Sunday, December 21, 2008

Black Box vs Invisible Box of Professional Practices

When a non-technical client requests software development services from a consulting shop, and they agree about the development of a certain application (the what,) is it a good idea to discuss the practices that will be followed in order to get the job done (the how,) or would mentioning the practices be irrelevant to a client who is not technical and has no expertise with software development?

For example, a certain consulting shop may choose to build the client's application following XP practices because from experience, developers at that shop have found that they finish developing features faster and with higher quality when following the XP process.

Is it relevant at all to mention these practices to a client who knows nothing about XP without being asked first? Or is it initially better to provide the client with the minimum amount of information needed, such as the number of developers, hourly-rate, estimated development time, etc...?

If the client was curious to know how the application is being developed, the details can always be provided when asked, but the reason I am asking the questions above is because often, mentioning these details too early can muddy the water and give the client authority over practices they do not have the qualifications to decide on.

For example, mentioning radical practices such as test-driven development and pair-programming sometimes stirs up discomfort and confusion about how these practices work due to lack of experience with them (like the classical misconception that the two practices aforementioned reduce productivity instead of increasing it.) The client then may demand removal/adjustment of the practices when in fact, the main reason the practices are followed is to serve the client in the most professional and productive way possible. That leads to the often frowned upon micro-management of practices, thus hindering creativity and productivity.

Without micro-management on the other hand, when the client is told he is sold the work hours of four developers with a certain estimate for application release, the developers can choose any way they desire to accomplish the client's goals. If they decide that it's more productive to pair on certain tasks and always write tests first, that is their decision. Trusting them with that freedom can often result in higher creativity and productivity in the long run, freeing the client from focusing on practices (the how) in order to focus on coming up with the best product to build (the what.)

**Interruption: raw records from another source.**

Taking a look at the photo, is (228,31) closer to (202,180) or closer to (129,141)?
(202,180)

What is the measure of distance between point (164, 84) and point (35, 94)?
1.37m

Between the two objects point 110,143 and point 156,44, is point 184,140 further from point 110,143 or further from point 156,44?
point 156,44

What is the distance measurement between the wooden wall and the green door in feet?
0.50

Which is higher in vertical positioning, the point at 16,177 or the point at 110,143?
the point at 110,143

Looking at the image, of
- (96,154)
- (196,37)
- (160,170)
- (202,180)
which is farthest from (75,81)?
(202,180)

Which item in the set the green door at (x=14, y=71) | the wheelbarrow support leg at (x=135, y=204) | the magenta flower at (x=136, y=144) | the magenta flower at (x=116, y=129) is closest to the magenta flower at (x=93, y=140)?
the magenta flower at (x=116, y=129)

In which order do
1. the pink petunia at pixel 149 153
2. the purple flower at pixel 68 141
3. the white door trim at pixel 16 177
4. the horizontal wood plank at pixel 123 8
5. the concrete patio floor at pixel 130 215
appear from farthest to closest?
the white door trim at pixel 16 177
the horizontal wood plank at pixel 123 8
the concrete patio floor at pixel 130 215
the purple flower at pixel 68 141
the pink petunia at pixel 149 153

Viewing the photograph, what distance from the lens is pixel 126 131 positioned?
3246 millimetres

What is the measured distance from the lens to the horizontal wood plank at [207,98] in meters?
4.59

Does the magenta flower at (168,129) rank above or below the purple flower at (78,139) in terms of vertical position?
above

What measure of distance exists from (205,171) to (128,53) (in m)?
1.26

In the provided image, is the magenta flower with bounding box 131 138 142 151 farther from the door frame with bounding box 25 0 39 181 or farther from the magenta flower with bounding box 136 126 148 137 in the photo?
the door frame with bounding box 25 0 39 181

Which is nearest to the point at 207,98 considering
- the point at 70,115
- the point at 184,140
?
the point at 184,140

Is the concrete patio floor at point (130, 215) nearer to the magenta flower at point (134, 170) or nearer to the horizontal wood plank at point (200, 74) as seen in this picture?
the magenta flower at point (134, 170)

After all, when I request from a company to build me a house, I do not want to be bored with all the technical details about how it is going to be built. I just want a quality home built by a certain date. If I get interested enough to know about the practices followed, I will ask, but I do not want to waste my time hearing about them before the beginning of the project if they do not affect my involvement with it.

In either case, clients still need to hear about the practices that directly affect their involvement with the development of the product. For example, stand-up meetings and iterative planning are two XP practices that need to be agreed on with the client before beginning the project in order to get the client's commitment and effectively apply them.

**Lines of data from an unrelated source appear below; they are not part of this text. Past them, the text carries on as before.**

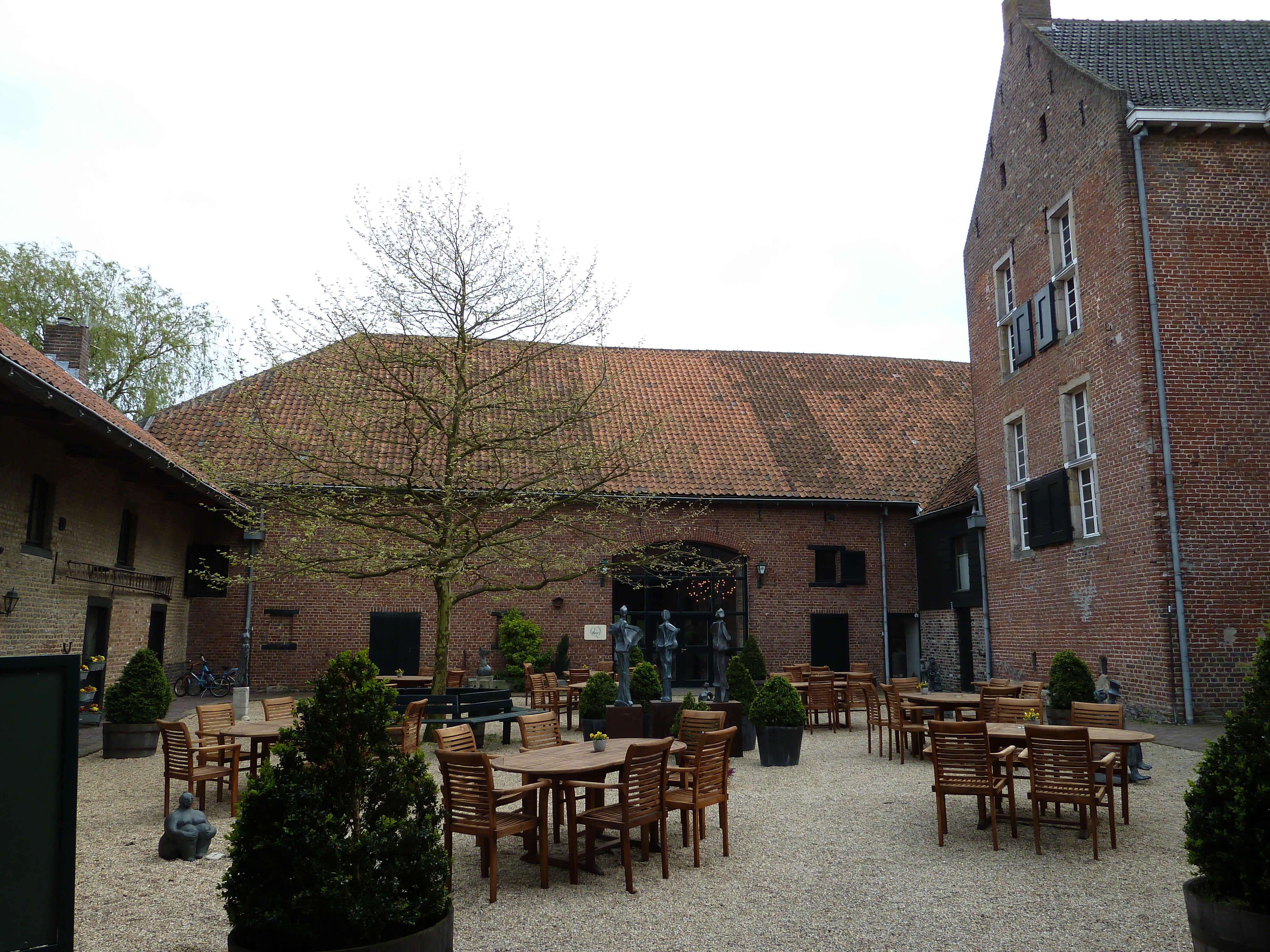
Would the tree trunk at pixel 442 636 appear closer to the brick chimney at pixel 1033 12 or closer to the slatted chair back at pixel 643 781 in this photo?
the slatted chair back at pixel 643 781

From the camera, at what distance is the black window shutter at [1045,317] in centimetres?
1585

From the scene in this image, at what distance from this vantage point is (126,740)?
11250 mm

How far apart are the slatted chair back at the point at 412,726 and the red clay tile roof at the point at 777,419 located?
10.9 m

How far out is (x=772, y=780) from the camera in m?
9.52

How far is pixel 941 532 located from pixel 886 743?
31.1 ft

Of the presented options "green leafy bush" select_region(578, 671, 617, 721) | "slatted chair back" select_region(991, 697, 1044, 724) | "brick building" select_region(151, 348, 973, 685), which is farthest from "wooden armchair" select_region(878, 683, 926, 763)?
"brick building" select_region(151, 348, 973, 685)

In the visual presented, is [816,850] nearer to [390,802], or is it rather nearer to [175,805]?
[390,802]

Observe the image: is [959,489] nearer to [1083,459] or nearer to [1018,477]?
[1018,477]

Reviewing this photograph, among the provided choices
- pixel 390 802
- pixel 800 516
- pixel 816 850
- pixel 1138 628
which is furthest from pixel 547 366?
pixel 390 802

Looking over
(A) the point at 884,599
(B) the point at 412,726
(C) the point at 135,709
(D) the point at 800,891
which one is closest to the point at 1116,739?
(D) the point at 800,891

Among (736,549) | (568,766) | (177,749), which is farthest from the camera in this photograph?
(736,549)

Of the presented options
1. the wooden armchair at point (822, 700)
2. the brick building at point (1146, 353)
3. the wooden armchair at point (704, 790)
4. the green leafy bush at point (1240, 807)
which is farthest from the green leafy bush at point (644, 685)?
the green leafy bush at point (1240, 807)

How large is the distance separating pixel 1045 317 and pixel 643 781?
1343 cm

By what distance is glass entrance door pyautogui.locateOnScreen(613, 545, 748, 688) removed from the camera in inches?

How would you answer the questions asked above? Are you in favor of having a black box or an invisible box around the professional practices that do not directly affect the client? Keep in mind that in either case, the box is transparent. It's just that with the black box, the client has to look closely to see them (like looking at tinted glass) whereas with the invisible box, all the details are being shown even before asking for them.

1 comment:

Eike Stepper said...


I think it's pretty simple:

1) The customer has the right to know about every aspect of the ordered product and it's development process. If he asks, you must answer the truth or deny an answer, so that he can choose another contractor.

2) Things the customer is not interested in should only be told if you are sure that it's an advantage for you.